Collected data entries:
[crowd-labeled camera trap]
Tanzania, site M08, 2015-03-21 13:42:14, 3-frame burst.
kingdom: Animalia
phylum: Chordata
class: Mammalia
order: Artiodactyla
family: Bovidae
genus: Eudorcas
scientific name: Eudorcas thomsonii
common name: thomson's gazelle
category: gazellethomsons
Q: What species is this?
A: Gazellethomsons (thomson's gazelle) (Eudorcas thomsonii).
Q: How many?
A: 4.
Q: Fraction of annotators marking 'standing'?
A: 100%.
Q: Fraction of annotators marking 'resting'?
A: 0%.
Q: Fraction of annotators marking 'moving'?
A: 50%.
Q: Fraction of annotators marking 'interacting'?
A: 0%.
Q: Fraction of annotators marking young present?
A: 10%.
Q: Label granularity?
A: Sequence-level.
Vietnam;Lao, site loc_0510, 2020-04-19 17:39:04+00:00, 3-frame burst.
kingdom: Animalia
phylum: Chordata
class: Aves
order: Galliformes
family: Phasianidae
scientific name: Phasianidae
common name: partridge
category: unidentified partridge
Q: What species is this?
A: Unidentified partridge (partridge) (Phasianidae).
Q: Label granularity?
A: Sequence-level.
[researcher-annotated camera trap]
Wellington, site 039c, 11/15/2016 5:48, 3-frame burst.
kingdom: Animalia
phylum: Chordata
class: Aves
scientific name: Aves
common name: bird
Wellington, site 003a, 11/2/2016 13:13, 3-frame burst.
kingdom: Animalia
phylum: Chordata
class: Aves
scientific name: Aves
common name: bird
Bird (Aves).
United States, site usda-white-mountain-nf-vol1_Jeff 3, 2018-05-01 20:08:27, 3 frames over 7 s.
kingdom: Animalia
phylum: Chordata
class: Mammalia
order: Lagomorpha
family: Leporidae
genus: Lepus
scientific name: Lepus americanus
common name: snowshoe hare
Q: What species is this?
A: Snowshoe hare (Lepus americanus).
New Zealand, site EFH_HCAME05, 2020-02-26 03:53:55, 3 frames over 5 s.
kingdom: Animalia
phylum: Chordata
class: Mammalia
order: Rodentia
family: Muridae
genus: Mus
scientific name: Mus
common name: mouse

WORK TO COMPLETE
Among the lines of the preceding data, which ones hold the word "Wellington"? List them.

OUTPUT FOR THIS EXERCISE
Wellington, site 039c, 11/15/2016 5:48, 3-frame burst.
Wellington, site 003a, 11/2/2016 13:13, 3-frame burst.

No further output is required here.